[Given data]:

━━━━━━━━

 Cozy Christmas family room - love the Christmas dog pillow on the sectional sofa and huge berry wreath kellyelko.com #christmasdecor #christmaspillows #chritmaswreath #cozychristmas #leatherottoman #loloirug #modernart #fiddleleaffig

━━━━━━━━

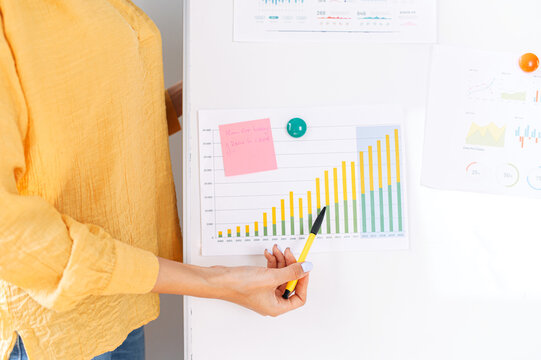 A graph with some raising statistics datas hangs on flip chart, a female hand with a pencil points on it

━━━━━━━━

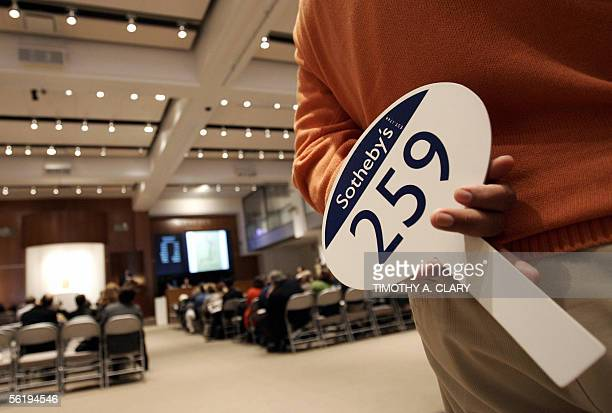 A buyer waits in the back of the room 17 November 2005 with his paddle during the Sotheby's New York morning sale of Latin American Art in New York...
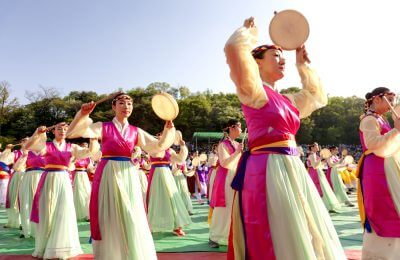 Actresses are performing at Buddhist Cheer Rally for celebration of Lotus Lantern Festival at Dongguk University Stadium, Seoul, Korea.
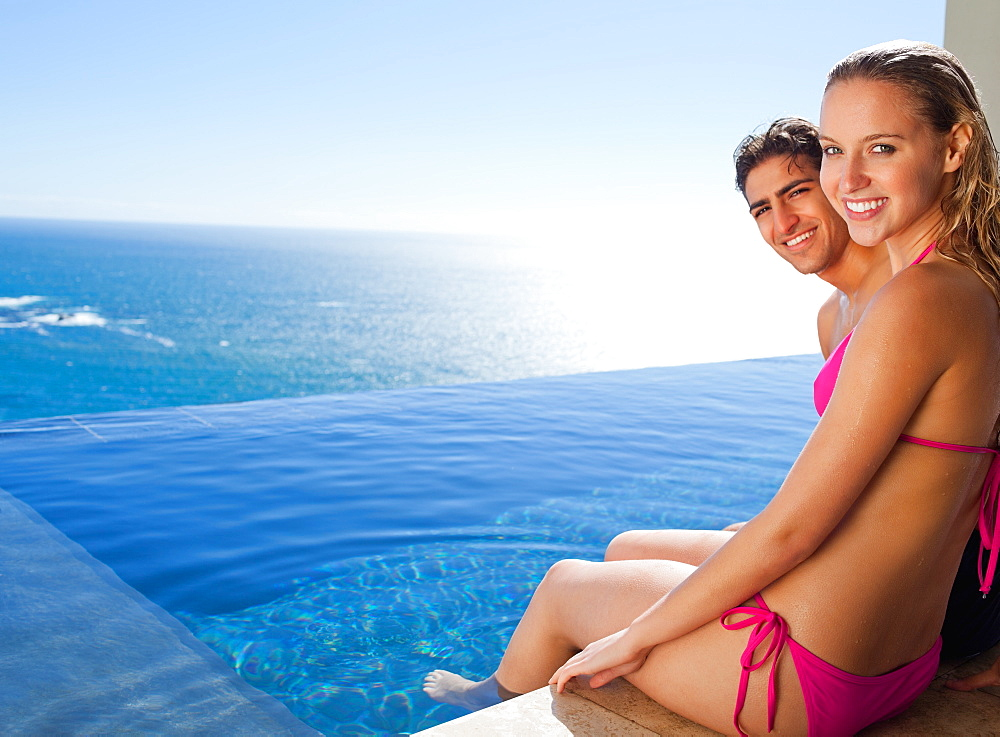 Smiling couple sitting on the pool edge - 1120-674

━━━━━━━━

[Task goal]: Print the part of the listing above that opens with the line containing "Actresses are performing" and closes with the line containing "Smiling couple sitting". Copy it exactly, both ends included, and omit the pictures.

[Output of the task]:
 Actresses are performing at Buddhist Cheer Rally for celebration of Lotus Lantern Festival at Dongguk University Stadium, Seoul, Korea.
 Smiling couple sitting on the pool edge - 1120-674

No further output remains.